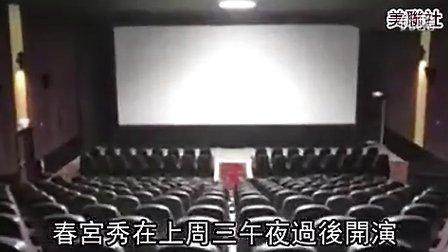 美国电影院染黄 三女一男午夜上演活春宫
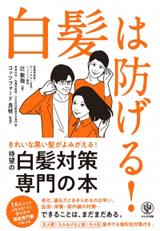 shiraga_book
□ □ □ □
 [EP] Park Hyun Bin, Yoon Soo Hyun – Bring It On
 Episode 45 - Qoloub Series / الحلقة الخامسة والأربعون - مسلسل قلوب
□ □ □ □
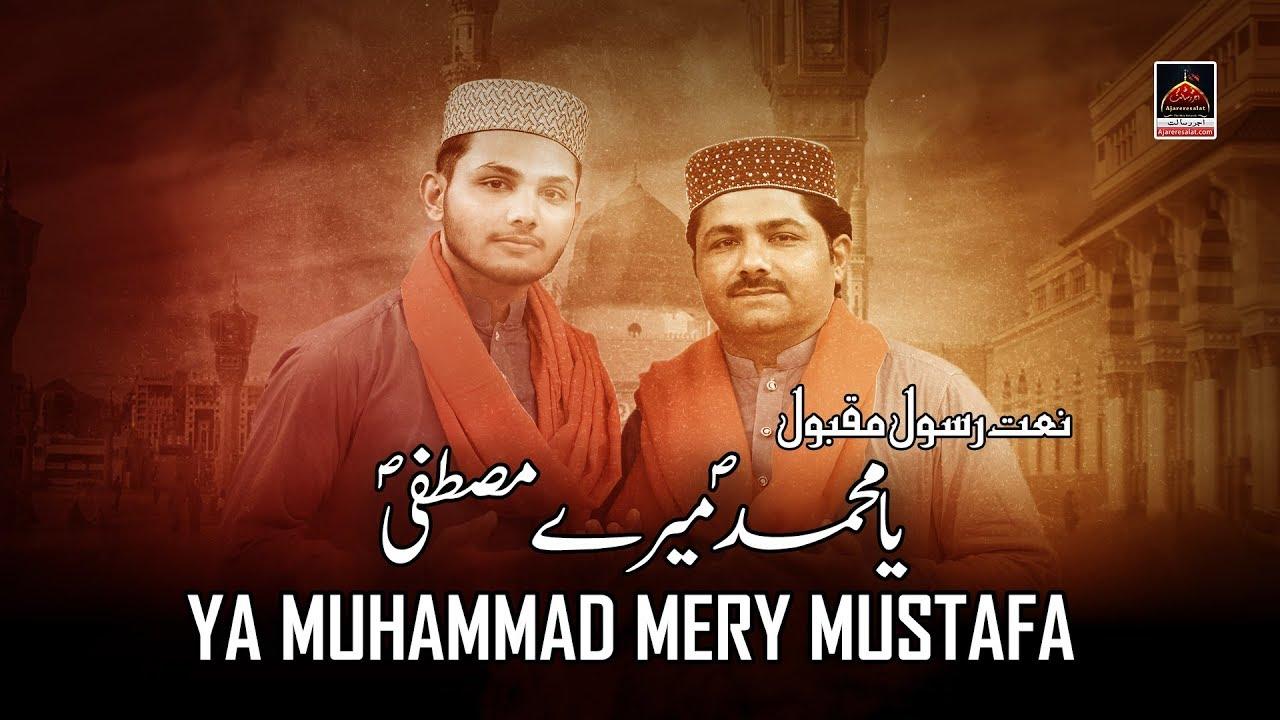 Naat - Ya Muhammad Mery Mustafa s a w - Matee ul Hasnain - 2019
□ □ □ □
• _PROBLEM TO SOLVE_: Output the lines of the records above exactly as they appear, from the line containing "[EP] Park Hyun" through the line containing "Episode 45 - Qoloub".

• _TASK SOLUTION_:
 [EP] Park Hyun Bin, Yoon Soo Hyun – Bring It On
 Episode 45 - Qoloub Series / الحلقة الخامسة والأربعون - مسلسل قلوب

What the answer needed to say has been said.